Hi all, looking for some discussion and advice on a few questions I have regarding storage for our next cluster upgrade cycle.
Our current system for a bit of background:
- 3x Clustered Hyper-V Servers running Server 2008 R2 (72TB Ram, dual cpu etc...)
- 1x Dell MD3220i iSCSI with dual 1GB connections to each server (24x 146GB 15k SAS drives in RAID 10) - Tier 1 storage
- 1x Dell MD1200 Expansion Array with 12x 2TB 7.2K drives in RAID 10 - Tier 2 storage, large vm's, files etc...
- ~25 VM's running all manner of workloads, SQL, Exchange, WSUS, Linux web servers etc....
- 1x DPM 2012 SP1 Backup server with its own storage.
Reasons for upgrading:
- Storage though put is becoming an issue as we only get around 125MB/s over the dual 1GB iSCSI connections to each physical server. (tried everything under the sun to improve bandwidth but I suspect the MD3220i Raid is the bottleneck here.
- Backup times for vm's (once every night) is now in the 5-6 hours range.
- Storage performance during backups and large file syncronisations (DPM)
- Tier 1 storage is running out of capacity and we would like to build in more IOPS for future expansion.
- Tier 2 storage is massively underused (6tb of 12tb Raid 10 space)
- Migrating to 10GB server links.
- Total budget for the upgrade is in the region of £10k so I have to make sure we get absolutely the most bang for our buck.
Current Plan:
- Upgrade the cluster to Server 2012 R2
- Install a dual port 10GB NIC team in each server and virtualize cluster, live migration, vm and management traffic (with QoS of course)
- Purchase a new JBOD SAS array and leverage the new Storage Spaces and SSD caching/tiering capabilities.
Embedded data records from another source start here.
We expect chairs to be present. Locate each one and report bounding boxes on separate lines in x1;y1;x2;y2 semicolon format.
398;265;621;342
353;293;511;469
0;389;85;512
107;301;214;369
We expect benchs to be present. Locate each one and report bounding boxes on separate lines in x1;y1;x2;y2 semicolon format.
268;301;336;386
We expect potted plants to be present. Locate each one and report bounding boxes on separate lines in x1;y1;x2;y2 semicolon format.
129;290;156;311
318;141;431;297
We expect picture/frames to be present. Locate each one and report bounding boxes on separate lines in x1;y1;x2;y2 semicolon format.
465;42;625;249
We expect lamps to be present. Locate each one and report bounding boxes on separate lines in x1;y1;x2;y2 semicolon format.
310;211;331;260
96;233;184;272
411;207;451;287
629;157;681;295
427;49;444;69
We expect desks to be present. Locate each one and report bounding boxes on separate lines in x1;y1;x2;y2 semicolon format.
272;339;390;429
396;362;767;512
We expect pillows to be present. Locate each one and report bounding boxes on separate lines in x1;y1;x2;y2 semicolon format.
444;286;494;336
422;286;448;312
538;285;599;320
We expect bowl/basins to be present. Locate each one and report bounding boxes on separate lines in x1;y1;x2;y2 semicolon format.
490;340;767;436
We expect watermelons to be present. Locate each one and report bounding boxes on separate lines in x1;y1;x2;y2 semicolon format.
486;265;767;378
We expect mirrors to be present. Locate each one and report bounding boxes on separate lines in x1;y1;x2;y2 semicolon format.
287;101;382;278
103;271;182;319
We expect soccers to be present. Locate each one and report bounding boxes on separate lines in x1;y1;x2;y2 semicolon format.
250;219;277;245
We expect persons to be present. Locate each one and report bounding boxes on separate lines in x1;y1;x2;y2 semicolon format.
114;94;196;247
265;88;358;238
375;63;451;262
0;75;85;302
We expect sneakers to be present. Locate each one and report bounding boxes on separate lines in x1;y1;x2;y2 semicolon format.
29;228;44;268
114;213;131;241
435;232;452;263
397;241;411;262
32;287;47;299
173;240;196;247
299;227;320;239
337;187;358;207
Use our existing 2TB drives for capacity and purchase sufficient SSD's to replace the 15k SAS disks.
On to the questions:
- Is it supported to use storage spaces directly connected to a Hyper-V cluster? I have seen that for our setup we are on the verge of requiring a separate SOFS for storage but the extra costs and complexity are out of our reach. (RDMA, extra 10GB NIC's etc...)
- When using a storage space in a cluster, I have seen various articles suggesting that each csv will be active/passive within the cluster. Causing redirected IO for all cluster nodes not currently active?
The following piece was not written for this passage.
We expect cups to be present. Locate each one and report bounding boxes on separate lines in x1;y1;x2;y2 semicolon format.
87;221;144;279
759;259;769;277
- If CSV's are active/passive its suggested that you should have a csv for each node in your cluster? How in production do you balance vm's accross 3 CSV's without manually moving them to keep 1/3 of load on each csv? Ideally I would like just a single CSV active/active for all vm's to sit on. (ease of management etc...)
- If the CSV is active/active am I correct in assuming that DPM will backup vm's without causing any re-directed IO?
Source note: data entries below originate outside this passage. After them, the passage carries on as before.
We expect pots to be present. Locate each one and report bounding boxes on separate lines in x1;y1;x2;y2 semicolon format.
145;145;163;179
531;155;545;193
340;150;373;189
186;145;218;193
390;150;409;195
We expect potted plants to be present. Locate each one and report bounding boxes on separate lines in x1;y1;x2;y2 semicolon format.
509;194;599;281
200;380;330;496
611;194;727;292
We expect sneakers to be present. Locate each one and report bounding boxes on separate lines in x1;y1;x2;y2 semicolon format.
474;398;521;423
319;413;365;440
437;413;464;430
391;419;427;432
- Will DPM backups of VM's be incremental in terms of data transferred from the cluster to the backup server?
Thanks in advance for anyone who can be bothered to read through all that and help me out! I'm sure there are more questions I've forgotten but those will certainly get us started.
Also lastly, does anyone else have a better suggestion for how we should proceed?
Thanks